Let's look at what lessons of tolerance can be achieved from The Danish Girl. Redmayne's character has the inciting moment happen by a straight person, who proceeds to be the defining standards of beauty. Redmayne spends the film noting how she will never be as pretty. There's constant shots of the naked human body, as if Redmayne is comparing his figure to Vikander's. The addition of having the image painted only adds to the fabrication that transgender culture is a concept and to be looked at. Basically, the entire thing feels like it's a beauty contest and that one is to be looked at, being helped by the straight friends who never allow them to have confidence. Even the choices to reference Redmayne's trans self in third person disconnects, as if creating unnecessary shame. Redmayne dies during the surgery that will make things right, but it doesn't end there. As mentioned before, the title refers to Vikander, and Vikander is whom we end the movie with. What is to be learned? Straight people are the gay equivalent of the white savior, making everything all right; and trans culture is more of a spectacle than a choice.

My education on transgender in film is very limited, but I do think that what needs to change is that we need to recognize them as individuals, and not pawns of some bigger chessboard. It is an issue that seems to apply to every minority when it comes to votes. The films only make it if the whites are saving the day. It's the problematic thing that we talk about with race, but should also apply with gender. If we're only rewarding gay films where people die and transgender movies where straight people have unnecessary control on the matters, what will the naive people think?
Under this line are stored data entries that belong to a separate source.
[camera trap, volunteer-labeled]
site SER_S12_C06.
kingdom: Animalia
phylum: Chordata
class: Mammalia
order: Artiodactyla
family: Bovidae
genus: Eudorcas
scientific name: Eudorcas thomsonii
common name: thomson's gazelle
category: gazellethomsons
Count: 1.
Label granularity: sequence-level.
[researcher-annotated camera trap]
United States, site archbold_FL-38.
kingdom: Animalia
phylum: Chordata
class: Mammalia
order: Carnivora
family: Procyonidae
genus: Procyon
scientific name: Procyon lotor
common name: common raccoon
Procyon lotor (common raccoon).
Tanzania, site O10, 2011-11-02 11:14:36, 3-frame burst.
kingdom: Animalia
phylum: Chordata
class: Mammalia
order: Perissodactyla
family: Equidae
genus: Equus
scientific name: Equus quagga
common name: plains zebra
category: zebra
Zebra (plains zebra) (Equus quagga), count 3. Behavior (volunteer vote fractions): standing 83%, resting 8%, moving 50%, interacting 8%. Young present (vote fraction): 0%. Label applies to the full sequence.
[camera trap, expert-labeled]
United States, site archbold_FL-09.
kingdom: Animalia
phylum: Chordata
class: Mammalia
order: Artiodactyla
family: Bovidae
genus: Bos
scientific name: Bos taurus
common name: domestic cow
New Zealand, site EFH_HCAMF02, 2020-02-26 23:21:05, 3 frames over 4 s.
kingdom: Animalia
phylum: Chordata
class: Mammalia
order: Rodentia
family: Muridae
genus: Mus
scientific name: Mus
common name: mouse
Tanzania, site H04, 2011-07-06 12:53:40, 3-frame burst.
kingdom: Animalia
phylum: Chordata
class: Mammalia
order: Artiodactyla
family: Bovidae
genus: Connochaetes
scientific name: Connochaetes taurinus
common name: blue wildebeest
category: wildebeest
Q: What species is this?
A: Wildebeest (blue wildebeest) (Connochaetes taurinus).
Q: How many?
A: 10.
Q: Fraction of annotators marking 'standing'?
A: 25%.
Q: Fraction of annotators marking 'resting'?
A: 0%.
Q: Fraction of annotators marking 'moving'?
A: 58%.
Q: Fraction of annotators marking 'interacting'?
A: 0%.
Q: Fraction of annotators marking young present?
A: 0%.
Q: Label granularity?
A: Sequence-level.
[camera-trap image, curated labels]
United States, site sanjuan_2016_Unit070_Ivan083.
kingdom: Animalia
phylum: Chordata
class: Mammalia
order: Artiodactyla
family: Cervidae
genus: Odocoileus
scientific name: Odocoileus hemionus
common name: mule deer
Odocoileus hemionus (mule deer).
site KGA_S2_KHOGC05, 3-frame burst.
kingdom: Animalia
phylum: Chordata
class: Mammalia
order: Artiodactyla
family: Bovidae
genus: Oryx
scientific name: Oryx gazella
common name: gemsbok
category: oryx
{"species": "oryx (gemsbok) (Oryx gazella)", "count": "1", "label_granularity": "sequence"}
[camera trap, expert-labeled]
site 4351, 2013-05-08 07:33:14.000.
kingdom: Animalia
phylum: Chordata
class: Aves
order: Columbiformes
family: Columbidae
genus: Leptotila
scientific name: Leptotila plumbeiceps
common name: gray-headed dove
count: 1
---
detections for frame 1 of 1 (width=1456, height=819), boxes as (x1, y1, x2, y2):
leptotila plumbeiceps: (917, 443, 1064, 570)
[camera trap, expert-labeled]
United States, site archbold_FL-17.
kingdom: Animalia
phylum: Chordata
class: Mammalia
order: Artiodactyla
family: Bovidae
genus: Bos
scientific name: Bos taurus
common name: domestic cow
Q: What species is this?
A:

If anything, it teaches to be overbearing and incapable of letting the former self and the transitioned self be different entities. Basically, if we want change, let these characters be as confident and singular as you let the hetero narrative be. 

It is disappointing that 2015's impressive catalog of transgender moments in pop culture had to include something that feels well intention, but misguided. I had hoped that The Danish Girl would be something more than just fuel for those mad at the cisgender casting. Instead, it is a reminder of what's wrong with the modern interpretation of gay culture in mainstream film. As progressive as things have gotten since American Beauty, they haven't entirely been allowed to be their true selves yet. When they are, such as with Carol, they are almost guaranteed to be ignored for the testosterone of male-driven films like Birdman and The Revenant, whose general motto is "white guys complaining." I am not saying that they don't do a good job, but when Leto seems to be the definitive transgender performance (if you go by wins), then maybe The Oscars do have a problem in how they recognize those most different from themselves. I am not saying that this one issue trumps everyone else's, but I think it's important to remember in a time when we want diversity everywhere else.